提示された文章
TRP Hylex RSというドロップハンドル用油圧ディスクブレーキのブリーディング作業をしたので、その模様をご紹介。TEKTRO(TRP)の専用キットを使用して作業しますが、オイルを注入しつつブレーキシステム内のエアを抜く、という作業の本質は一緒です。

用意するもの

油圧ディスクブレーキのブリーディング TEKTRO(TRP)のキットを使った場合

メーカーやロード・MTB用の区別なく、ブリーディング作業一般で用意しておくべきものをリストアップしました。そんなにたくさんはありません。

  1. キャリパーをフレームから外すヘックスレンチ
  2. ブリードポートを外すトルクスレンチなど(メーカーにより異なる)
  3. メーカー指定のブレーキフルード(ミネラル・DOT5.1等。互換性はないので注意)
  4. メーカー提供のブリーディングキット(シリンジ・じょうご・ブリードブロック等)
  5. ニトリルグローブ(2〜3セット)
  6. ワイプオールのようなペーパー
  7. ディグリーザーまたはアルコール溶剤

ブリーディングキットについては、作業内容を理解している場合は市販製品を使っても良いと思いますが、ブリードブロック(ピストンストッパー)だけは自前で用意しておく必要があります。

依頼文 1
記録の中で、文字列「lies」を含む行はいくつありますか？数だけ答えてください。

記録データ

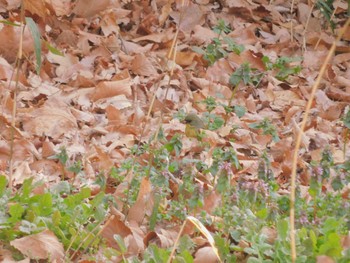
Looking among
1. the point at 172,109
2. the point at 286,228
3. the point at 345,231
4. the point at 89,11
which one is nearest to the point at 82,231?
the point at 286,228

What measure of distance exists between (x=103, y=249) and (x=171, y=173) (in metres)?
0.71

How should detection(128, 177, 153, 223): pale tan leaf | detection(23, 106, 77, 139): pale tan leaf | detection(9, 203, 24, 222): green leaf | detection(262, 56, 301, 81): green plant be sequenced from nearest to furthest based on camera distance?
detection(9, 203, 24, 222): green leaf, detection(128, 177, 153, 223): pale tan leaf, detection(23, 106, 77, 139): pale tan leaf, detection(262, 56, 301, 81): green plant

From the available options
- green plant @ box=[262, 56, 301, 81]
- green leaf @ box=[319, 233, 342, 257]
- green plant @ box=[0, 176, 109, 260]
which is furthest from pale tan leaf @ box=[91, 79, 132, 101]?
green leaf @ box=[319, 233, 342, 257]

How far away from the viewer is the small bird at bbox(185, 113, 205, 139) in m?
3.81

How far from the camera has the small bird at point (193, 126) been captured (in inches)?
150

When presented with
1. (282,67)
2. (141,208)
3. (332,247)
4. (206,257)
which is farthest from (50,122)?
(332,247)

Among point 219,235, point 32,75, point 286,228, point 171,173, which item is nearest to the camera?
point 286,228

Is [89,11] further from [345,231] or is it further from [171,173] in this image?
[345,231]

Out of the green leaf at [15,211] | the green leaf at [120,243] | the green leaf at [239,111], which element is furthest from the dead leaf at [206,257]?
the green leaf at [239,111]

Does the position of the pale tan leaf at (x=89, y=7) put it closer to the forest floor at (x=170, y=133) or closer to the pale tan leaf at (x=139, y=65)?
the forest floor at (x=170, y=133)

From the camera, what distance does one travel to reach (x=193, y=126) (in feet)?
12.5

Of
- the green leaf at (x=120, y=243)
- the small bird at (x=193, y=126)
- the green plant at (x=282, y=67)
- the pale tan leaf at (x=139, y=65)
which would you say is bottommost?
the green plant at (x=282, y=67)

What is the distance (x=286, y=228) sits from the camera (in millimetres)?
2363

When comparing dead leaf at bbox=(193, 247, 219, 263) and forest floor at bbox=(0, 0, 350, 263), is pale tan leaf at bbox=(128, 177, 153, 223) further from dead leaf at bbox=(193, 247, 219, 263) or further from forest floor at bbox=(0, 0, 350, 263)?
dead leaf at bbox=(193, 247, 219, 263)
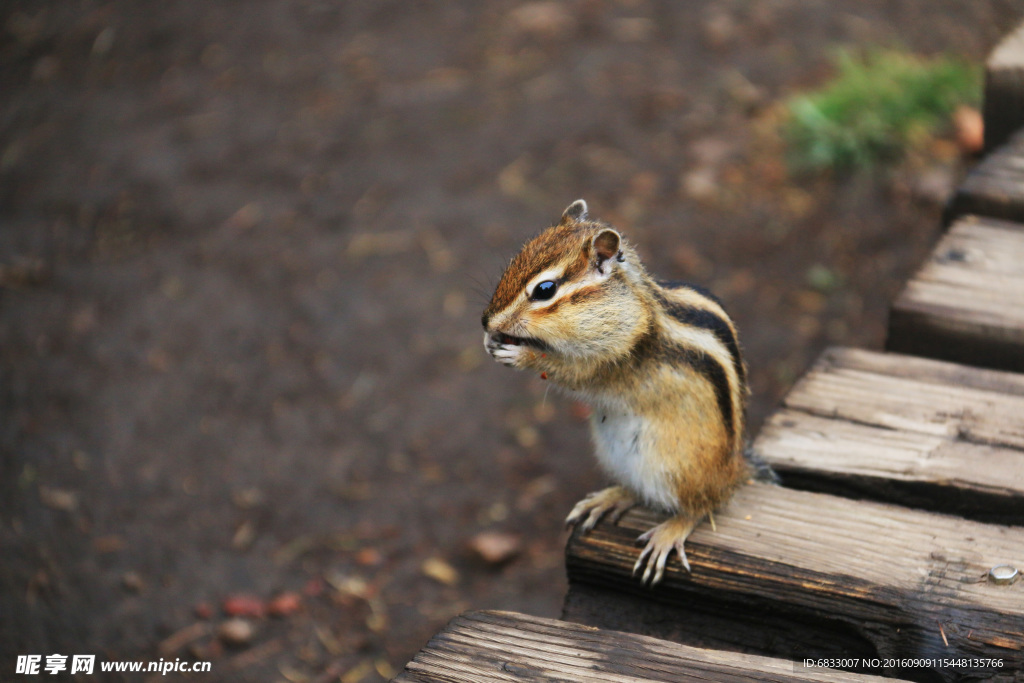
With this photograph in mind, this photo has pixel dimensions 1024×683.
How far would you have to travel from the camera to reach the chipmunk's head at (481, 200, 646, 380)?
1931 millimetres

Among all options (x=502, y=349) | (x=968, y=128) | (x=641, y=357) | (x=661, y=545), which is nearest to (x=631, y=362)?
(x=641, y=357)

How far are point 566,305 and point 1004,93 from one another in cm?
179

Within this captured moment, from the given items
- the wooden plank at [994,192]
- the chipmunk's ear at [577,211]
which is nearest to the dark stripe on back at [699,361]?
the chipmunk's ear at [577,211]

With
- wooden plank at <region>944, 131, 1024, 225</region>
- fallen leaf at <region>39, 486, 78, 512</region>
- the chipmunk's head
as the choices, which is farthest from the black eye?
fallen leaf at <region>39, 486, 78, 512</region>

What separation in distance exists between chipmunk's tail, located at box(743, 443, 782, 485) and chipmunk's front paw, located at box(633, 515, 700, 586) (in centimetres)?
18

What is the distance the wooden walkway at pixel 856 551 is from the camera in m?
1.54

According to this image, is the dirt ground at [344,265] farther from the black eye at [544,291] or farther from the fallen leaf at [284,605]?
the black eye at [544,291]

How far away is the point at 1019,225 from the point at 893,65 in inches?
109

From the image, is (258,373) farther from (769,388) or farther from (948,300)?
(948,300)

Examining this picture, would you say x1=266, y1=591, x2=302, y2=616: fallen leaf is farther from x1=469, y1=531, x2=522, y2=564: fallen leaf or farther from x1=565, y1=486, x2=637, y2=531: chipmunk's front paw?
x1=565, y1=486, x2=637, y2=531: chipmunk's front paw

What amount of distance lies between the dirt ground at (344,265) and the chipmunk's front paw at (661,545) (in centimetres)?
143

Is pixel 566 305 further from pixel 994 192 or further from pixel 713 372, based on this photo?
pixel 994 192

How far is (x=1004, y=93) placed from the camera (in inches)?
112

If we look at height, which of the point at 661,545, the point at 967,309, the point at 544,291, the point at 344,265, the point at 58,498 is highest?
the point at 544,291
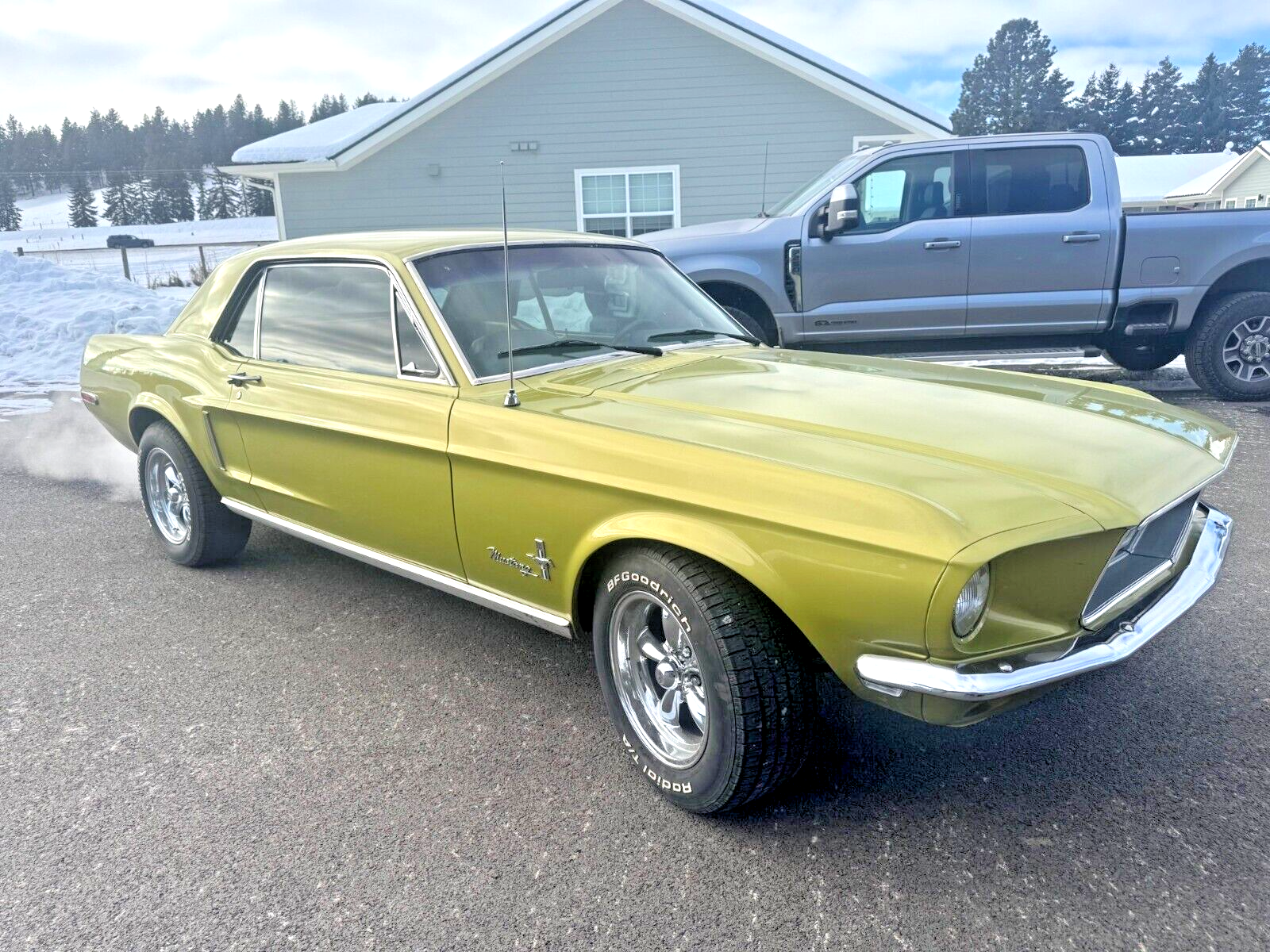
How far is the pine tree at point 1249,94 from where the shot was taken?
7269cm

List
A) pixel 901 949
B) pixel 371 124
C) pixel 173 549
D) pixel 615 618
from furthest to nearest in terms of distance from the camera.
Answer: pixel 371 124 < pixel 173 549 < pixel 615 618 < pixel 901 949

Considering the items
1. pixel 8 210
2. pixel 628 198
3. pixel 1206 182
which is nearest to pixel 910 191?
pixel 628 198

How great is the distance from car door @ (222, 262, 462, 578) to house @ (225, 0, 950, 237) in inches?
442

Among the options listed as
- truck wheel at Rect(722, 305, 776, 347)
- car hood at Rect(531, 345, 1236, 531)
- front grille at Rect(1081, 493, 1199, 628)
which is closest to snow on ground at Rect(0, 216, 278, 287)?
truck wheel at Rect(722, 305, 776, 347)

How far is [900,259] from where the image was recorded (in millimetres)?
6973

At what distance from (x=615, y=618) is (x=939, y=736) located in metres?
1.08

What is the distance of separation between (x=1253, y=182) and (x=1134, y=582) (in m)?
45.0

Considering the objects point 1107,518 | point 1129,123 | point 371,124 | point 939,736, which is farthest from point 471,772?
point 1129,123

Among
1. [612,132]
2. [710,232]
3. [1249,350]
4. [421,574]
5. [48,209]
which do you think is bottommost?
[421,574]

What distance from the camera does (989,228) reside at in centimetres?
689

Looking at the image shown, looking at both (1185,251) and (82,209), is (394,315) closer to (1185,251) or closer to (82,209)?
(1185,251)

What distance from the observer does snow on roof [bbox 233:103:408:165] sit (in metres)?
14.6

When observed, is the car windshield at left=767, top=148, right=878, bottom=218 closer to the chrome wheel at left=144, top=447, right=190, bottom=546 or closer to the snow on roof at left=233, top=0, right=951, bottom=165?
the chrome wheel at left=144, top=447, right=190, bottom=546

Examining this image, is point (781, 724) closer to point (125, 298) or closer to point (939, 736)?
point (939, 736)
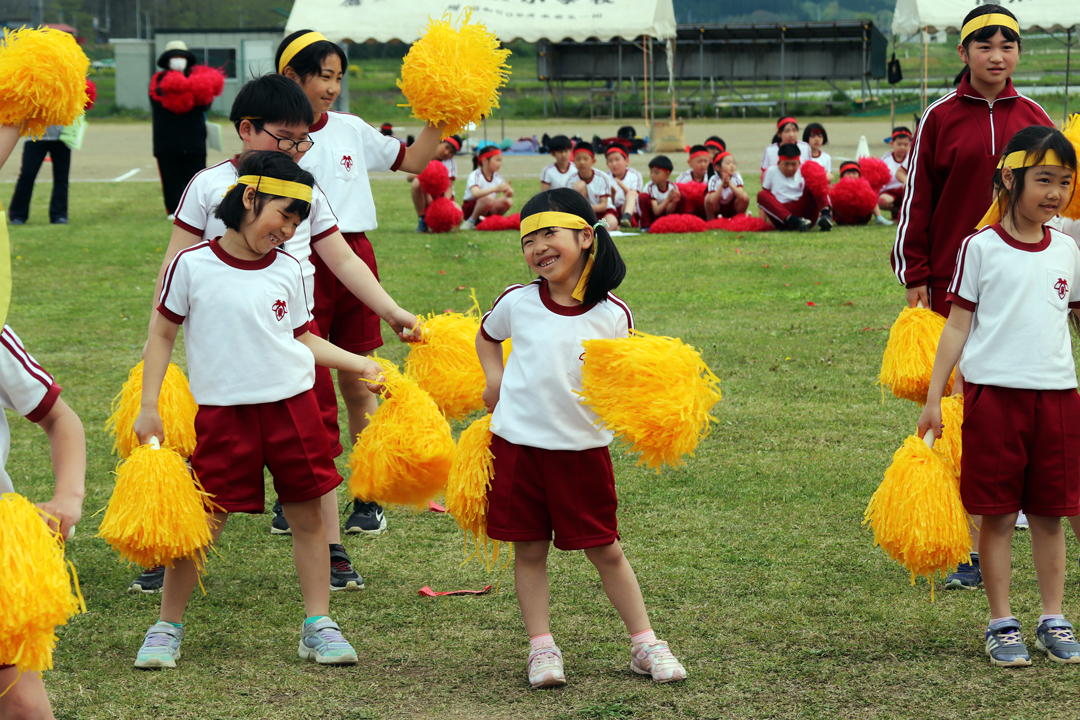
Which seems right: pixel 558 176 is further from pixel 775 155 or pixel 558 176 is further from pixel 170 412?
pixel 170 412

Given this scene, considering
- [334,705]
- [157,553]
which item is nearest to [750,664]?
[334,705]

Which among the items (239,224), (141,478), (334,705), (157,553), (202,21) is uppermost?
(202,21)

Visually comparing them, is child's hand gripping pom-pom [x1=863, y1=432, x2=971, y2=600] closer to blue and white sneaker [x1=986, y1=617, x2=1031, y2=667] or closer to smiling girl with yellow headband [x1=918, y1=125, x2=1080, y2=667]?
smiling girl with yellow headband [x1=918, y1=125, x2=1080, y2=667]

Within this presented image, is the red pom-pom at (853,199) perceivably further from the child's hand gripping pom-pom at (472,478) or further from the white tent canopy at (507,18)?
the child's hand gripping pom-pom at (472,478)

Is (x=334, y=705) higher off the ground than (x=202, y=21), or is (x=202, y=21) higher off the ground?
(x=202, y=21)

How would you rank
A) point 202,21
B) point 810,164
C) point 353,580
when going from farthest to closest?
1. point 202,21
2. point 810,164
3. point 353,580

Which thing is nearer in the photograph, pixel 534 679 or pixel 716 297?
pixel 534 679

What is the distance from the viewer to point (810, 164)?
12547mm

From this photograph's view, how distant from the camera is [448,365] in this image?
148 inches

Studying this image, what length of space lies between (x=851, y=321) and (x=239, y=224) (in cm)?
568

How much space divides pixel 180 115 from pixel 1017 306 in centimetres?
1254

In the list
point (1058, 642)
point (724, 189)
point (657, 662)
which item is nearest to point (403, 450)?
point (657, 662)

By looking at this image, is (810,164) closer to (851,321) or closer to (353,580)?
(851,321)

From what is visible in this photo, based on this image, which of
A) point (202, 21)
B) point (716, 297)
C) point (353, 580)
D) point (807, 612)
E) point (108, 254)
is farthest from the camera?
point (202, 21)
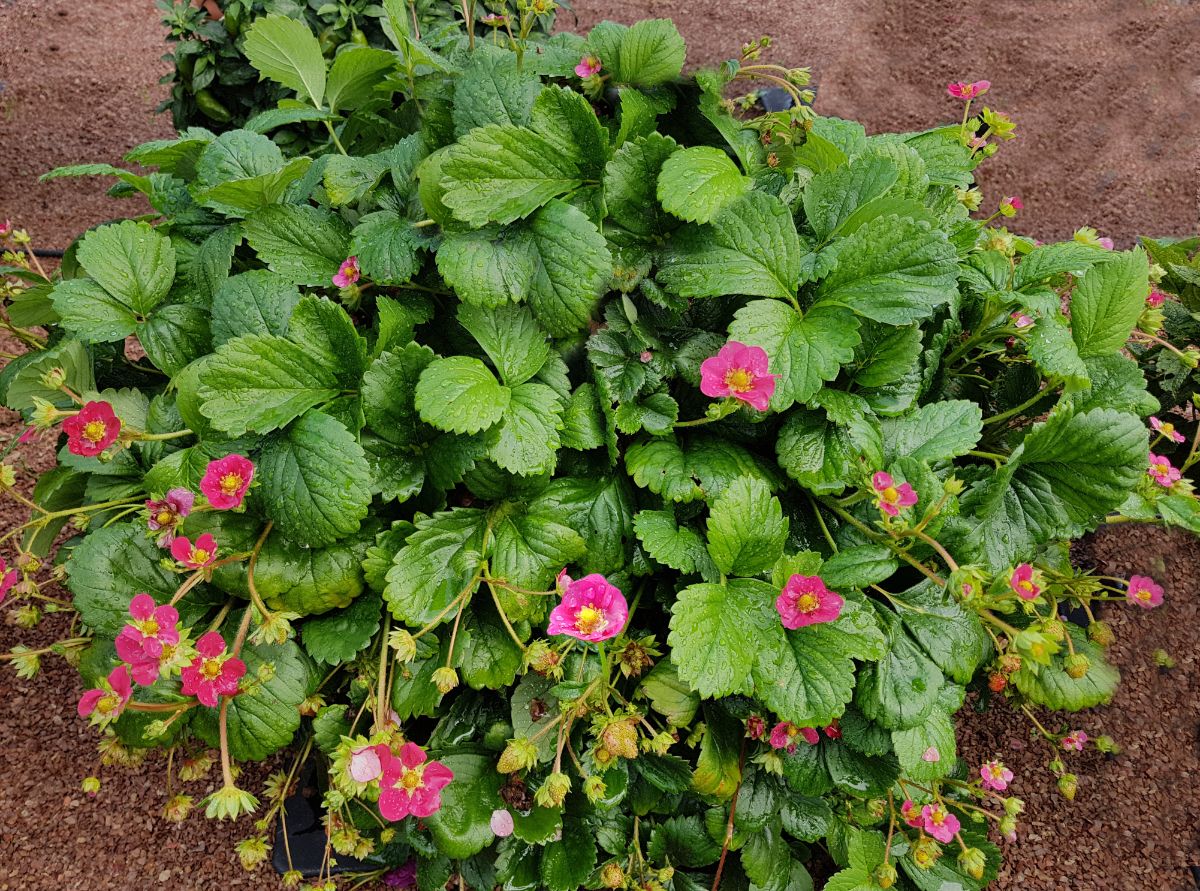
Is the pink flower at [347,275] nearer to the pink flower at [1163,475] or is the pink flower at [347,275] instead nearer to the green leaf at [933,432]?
the green leaf at [933,432]

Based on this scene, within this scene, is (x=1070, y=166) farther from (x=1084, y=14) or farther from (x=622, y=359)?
(x=622, y=359)

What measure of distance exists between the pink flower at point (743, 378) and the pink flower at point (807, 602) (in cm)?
26

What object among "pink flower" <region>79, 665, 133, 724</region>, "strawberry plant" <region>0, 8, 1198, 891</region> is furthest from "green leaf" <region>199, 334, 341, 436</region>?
"pink flower" <region>79, 665, 133, 724</region>

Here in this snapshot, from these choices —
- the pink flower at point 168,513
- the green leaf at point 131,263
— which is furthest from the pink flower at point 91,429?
the green leaf at point 131,263

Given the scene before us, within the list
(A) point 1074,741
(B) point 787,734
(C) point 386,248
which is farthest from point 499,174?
(A) point 1074,741

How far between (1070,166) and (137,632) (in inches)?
145

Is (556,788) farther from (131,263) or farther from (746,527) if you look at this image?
(131,263)

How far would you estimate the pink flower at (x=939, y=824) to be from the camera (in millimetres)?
1336

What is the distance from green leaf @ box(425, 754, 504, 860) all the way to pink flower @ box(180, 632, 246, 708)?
387 millimetres

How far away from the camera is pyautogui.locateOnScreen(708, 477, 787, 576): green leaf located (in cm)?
117

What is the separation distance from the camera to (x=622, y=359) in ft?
4.32

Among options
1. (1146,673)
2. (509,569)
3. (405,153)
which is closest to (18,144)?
(405,153)

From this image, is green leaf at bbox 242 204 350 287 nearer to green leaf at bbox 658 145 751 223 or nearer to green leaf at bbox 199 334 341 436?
green leaf at bbox 199 334 341 436

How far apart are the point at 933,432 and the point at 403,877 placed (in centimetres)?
128
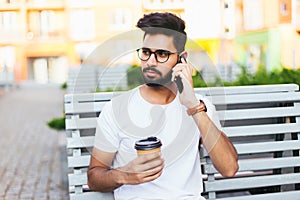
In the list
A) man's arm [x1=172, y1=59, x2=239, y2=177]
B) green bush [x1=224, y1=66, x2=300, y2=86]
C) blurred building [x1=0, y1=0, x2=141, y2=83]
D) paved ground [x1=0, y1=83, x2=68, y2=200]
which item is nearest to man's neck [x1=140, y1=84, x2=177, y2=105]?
man's arm [x1=172, y1=59, x2=239, y2=177]

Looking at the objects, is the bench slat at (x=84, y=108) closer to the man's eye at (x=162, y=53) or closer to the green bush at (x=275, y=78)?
the man's eye at (x=162, y=53)

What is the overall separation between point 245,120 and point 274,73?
209 centimetres

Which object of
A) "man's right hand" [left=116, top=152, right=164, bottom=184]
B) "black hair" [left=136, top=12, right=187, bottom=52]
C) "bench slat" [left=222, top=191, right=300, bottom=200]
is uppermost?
"black hair" [left=136, top=12, right=187, bottom=52]

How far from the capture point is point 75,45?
29.0m

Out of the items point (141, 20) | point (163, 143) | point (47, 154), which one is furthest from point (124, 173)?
point (47, 154)

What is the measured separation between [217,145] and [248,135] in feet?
1.75

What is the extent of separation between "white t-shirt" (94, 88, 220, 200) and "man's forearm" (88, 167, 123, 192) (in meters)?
0.08

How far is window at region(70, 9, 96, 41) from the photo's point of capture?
1036 inches

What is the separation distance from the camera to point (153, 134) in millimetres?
2328

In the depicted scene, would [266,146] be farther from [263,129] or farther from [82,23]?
[82,23]

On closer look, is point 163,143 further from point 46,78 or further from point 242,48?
point 46,78

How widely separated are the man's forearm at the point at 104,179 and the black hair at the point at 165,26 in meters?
0.55

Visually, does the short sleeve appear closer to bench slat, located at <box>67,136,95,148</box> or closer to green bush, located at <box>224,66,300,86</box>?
bench slat, located at <box>67,136,95,148</box>

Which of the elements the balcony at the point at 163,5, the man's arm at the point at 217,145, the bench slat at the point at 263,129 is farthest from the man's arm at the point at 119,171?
the balcony at the point at 163,5
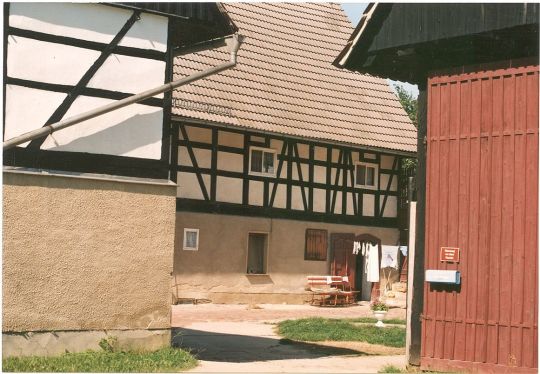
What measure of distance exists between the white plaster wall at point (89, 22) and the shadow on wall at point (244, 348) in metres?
4.65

依頼文 2
ブリーディング作業の文章では、なぜメーカー指定のブレーキフルードを用意する必要があるとされていますか？一～三文で説明してください。

解答 1
2

解答 2
ミネラルやDOT5.1などのブレーキフルードには互換性がないためです。そのため文章では、メーカーが指定するフルードを用意するよう注意を促しています。